→ **Article**:
╔══

WNYX-LD
- New York, New York; United States;
- Channels: Digital: 5 (VHF); Virtual: 32;

Programming
- Affiliations: Independent (1980–1987, 1994–2006, November 2007–2009; via WLNY-TV, 1987–1994); Nuestra TV (2006–June 2007); Religious, Infomercials (2010–2013); CCTV News (2016–2017); CGTN America (2017–2021); Diya TV (2021–2023);

Ownership
- Owner: New York Spectrum Holding Company, LLC
- Operator: CMMB America
- Sister stations: WNXY-LD, WXNY-LD

History
- Founded: September 16, 1980
- First air date: December 19, 1980
- Last air date: December 1, 2023 (license canceled)
- Former call signs: W59AT (1980–1987); W44AI (1987–1994); WNYX-LP (1994–2010);
- Former channel number: Analog: 59 (UHF, 1980–1987), 44 (UHF, 1987–1997), 35 (UHF, 1997–2010);

Technical information
- Licensing authority: FCC
- Facility ID: 29236
- Class: LD
- ERP: 0.25 kW
- HAAT: 300 m (984 ft)
- Transmitter coordinates: 40°44′54″N 73°59′9″W﻿ / ﻿40.74833°N 73.98583°W

Links
- Public license information: LMS

= WNYX-LD (1980–2023) =

Television station in New York City (1980–2023)

WNYX-LD (channel 32) was a low-power television station in New York City. The station was owned by the New York Spectrum Holding Company and operated by CMMB America. There was one subchannel on the multiplex, Diya TV.

==History==
===As W59AT and W44AI===
Originally, this station began operations on channel 59 as W59AT, licensed to Plainview, becoming the third TV station in Long Island and the second independent station since WSNL (channel 67) first went on the air seven years earlier. In the early years, the station was the first in broadcasting an all-music video format from Satellite Program Network as secondary from 5 a.m. to 2 a.m. In addition to music videos, the station also aired instructional programming from local colleges and ethnic and community programming. For a time, it was a translator for WLIG (channel 55; now WLNY-TV).

In 1987, it moved to channel 44 and changed its city of license to Hicksville, accordingly changing its call letters to W44AI. During this time, it broadcast a mix of public access-type programs and shows from independent producers, which included the only regularly scheduled show for the region's LGBTQ+ community. In 1994, it changed its call sign to WNYX-LP (having already used WNYX as its name), and in 1997 it moved to channel 35 in New York City.

╚══

→ **Information provided**:
╔══

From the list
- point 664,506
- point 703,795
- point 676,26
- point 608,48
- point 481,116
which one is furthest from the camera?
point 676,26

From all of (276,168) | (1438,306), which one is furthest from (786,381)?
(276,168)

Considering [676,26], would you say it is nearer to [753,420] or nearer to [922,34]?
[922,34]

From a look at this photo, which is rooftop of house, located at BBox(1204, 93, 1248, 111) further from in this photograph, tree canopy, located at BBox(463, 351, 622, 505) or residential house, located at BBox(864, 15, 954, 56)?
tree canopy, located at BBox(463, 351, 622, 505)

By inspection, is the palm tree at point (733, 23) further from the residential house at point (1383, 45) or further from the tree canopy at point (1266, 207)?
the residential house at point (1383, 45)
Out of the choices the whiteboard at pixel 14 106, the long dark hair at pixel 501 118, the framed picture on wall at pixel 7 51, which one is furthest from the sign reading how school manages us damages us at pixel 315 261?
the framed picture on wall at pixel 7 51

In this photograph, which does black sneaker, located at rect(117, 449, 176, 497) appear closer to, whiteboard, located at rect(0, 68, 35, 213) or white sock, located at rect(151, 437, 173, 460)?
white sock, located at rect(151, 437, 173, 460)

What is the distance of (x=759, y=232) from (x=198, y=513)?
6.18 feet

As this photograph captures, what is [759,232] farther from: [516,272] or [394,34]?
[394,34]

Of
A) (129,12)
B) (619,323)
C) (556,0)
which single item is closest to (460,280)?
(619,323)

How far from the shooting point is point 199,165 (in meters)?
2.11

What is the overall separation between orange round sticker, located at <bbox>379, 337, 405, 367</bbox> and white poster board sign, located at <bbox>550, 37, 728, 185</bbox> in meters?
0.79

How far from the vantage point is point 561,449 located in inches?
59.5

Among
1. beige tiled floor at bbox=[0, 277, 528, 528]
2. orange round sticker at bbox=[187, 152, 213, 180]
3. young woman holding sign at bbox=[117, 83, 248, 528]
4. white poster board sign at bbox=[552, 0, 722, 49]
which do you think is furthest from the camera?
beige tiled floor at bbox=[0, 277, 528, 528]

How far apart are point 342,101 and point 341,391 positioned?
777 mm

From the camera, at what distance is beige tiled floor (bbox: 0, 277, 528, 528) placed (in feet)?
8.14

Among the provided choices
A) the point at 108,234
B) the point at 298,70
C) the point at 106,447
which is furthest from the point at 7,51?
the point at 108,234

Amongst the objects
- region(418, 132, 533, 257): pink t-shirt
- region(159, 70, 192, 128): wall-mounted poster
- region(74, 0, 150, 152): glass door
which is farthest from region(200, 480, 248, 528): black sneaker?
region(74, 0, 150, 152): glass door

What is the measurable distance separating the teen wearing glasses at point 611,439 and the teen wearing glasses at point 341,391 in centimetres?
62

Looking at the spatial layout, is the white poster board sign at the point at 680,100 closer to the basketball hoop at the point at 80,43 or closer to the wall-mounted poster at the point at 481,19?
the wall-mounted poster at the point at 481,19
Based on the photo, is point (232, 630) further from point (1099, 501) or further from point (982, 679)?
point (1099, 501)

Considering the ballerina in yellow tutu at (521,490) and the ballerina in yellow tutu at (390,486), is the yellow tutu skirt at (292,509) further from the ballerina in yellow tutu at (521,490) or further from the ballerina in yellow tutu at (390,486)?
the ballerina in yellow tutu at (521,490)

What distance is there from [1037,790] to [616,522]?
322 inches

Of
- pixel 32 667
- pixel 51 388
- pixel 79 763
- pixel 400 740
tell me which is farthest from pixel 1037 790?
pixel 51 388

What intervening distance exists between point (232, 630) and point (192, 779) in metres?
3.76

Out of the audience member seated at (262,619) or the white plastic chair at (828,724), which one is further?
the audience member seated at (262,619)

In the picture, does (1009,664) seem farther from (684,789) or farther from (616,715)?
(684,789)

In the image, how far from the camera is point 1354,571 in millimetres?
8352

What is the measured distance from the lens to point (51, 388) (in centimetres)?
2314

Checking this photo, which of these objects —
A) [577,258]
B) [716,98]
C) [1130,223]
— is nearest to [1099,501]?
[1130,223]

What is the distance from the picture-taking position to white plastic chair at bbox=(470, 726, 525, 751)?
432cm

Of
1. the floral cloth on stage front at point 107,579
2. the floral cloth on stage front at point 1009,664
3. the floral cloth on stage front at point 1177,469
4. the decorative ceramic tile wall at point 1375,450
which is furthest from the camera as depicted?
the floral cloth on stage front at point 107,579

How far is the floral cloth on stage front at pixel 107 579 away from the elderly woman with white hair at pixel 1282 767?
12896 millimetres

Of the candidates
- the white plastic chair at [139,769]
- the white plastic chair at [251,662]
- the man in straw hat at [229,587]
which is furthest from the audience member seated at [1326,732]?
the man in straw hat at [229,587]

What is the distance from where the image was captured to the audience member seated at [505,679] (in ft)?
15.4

╚══

→ **Problems to work on**:
#1 Please list every former call sign that the WNYX-LD article gives for the station.
#2 Repeat the WNYX-LD article word for word, between "WNYX-LD (channel 32)" and "multiplex, Diya TV.", inclusive.
#3 Carry on writing the WNYX-LD article from the point where it stops.

→ **Answers to the problems**:
#1 W59AT, W44AI, WNYX-LP

#2
WNYX-LD (channel 32) was a low-power television station in New York City. The station was owned by the New York Spectrum Holding Company and operated by CMMB America. There was one subchannel on the multiplex, Diya TV.

#3
===As WNYX-LP===
Throughout the 1990s and 2000s, WNYX-LP aired community programming, some of which was produced by local businesses and public-access television studios. Like its sister station WNXY-LD, the station broadcast community public-access television-type programming. Other programming that was produced in the early 1990s included psychic tarot readings. In 2004, WNYX-LP produced an hour-long program called The New Yorkers, hosted by James Chladek. A movie review program hosted by Stu Lee was broadcast, and music videos were reintroduced after seven years.

In 2005, WNYX-LP began to air Almavision from 9 a.m. to 9 p.m., with community programing airing weeknights and weekends. In 2006, Nuestra TV was carried full-time. A year later, WNYX-LP went back to independent status. Metro Studios moved from East 23rd Street to its new location on West 42nd Street in Times Square in 2007. As a result, WNYX-LP ceased operations temporarily from June to late November of that year.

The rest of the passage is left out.